Disquiet Junto Project 0681: Drama Course
The Assignment: Record a piece of music to transform a walk or a run into something theatrical.

Step 1: Choose a length of time for a proper walk (or run), maybe 10 to 30 minutes.

Step 2: Think of how that walk might be experienced by someone if that person were made to feel as if they were in a thriller. As the composer, you can set the pace with a steady beat, and add music, and sound effects, maybe even bits of dialog. The idea is someone listening to your track while walking will have a much more dramatic experience.

Step 3: Record the piece of music you imagined in Step 2.

Tasks Upon Completion:

Label: Include “disquiet0681” (no spaces/quotes) in the name of your track.

Upload: Post your track to a public account (SoundCloud preferred but by no means required). It’s best to focus on one track, but if you post more than one, clarify which is the “main” rendition.

Share: Post your track and a description/explanation at https://llllllll.co/t/disquiet-junto-project-0681-drama-course/

Discuss: Listen to and comment on the other tracks.

Additional Details:

Length: The length is up to you. How long is the walk?

Deadline: Monday, January 20, 2024, 11:59pm (that is: just before midnight) wherever you are.

About: https://disquiet.com/junto/

Newsletter: https://juntoletter.disquiet.com/

License: It’s preferred (but not required) to set your track as downloadable and allowing for attributed remixing (i.e., an attribution Creative Commons license).

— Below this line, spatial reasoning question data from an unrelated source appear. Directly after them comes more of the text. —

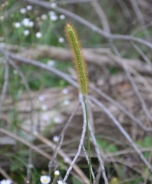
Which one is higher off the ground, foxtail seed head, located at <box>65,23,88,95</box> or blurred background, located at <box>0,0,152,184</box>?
foxtail seed head, located at <box>65,23,88,95</box>

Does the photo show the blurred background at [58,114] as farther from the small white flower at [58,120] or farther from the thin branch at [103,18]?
the thin branch at [103,18]

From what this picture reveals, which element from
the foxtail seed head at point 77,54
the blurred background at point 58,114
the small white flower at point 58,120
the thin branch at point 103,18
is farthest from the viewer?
the thin branch at point 103,18

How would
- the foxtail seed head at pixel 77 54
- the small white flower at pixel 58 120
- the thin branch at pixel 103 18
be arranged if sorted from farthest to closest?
the thin branch at pixel 103 18, the small white flower at pixel 58 120, the foxtail seed head at pixel 77 54

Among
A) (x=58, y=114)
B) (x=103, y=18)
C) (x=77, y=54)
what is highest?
(x=77, y=54)

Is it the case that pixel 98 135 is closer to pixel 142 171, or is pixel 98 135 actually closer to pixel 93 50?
pixel 142 171

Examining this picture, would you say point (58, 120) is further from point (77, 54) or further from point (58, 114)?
point (77, 54)

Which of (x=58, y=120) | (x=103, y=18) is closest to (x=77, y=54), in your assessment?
(x=58, y=120)

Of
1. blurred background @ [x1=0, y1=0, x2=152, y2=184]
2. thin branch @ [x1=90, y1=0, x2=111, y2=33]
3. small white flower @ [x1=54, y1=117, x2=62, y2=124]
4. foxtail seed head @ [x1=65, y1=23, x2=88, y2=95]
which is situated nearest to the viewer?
foxtail seed head @ [x1=65, y1=23, x2=88, y2=95]

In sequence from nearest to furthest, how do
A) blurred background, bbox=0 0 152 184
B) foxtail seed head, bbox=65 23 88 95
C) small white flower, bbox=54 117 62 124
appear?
1. foxtail seed head, bbox=65 23 88 95
2. blurred background, bbox=0 0 152 184
3. small white flower, bbox=54 117 62 124

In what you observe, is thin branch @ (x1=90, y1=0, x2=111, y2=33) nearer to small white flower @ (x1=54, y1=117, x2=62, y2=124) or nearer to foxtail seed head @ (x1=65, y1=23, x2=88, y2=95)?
small white flower @ (x1=54, y1=117, x2=62, y2=124)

Please Include When Posting Your Track:

More on the 681st weekly Disquiet Junto project, Drama Course — The Assignment: Record a piece of music to transform a walk or a run into something theatrical — at https://disquiet.com/0681/

Music for Airports (Trio Edit)

Bang on a Can live from 2023

When I first began listening to this recording, a sliver of Brian Eno’s classic Music for Airports (1978), I just assumed it was the entire Bang on a Can ensemble playing it, because I saw pianist Vicki Chow’s name at the start of the list of performers, and because it sounded so rich. It turns out, though, that it’s just Chow and two additional musicians: percussionist David Cossin and guitarist Mark Stewart, also of Bang on a Can. And yet with that minimal available instrumentation, they’re able to flesh out the wholeness of the original piece. Now, the word “flesh” there is not entirely correct, because the source material is fairly sparse, famously so, but it’s sparse the way a very large room might be empty yet still be voluminous and communicate its volume, and this trio really gets at that spaciousness, thanks in large part to the sustain on Chow’s piano and the buzzing trail of Stewart’s electric guitar chords. The video was taped at the Ragas Live Festival at Pioneer Works in Red Hook, Brooklyn, back in 2023, and was posted this week in advance of 2025’s festival, which is scheduled for October.

In fact, the full performance is also up on YouTube, and had been up since the middle of last year, part of a playlist of 20 videos from the festival:

Knuckle Tattoo

8 digits 4 life

This image generator brought a smile to my face. The results also reminded me of that brief window of time — post-cellphone yet pre-smartphone — when I considered buying the URL 34778438.com, so people could (it made sense to me at the time — though, again, not so much sense that I actually bought the URL) more easily access my website from their mobile. (Image via knuckle.tattoo — thanks, Emenel!)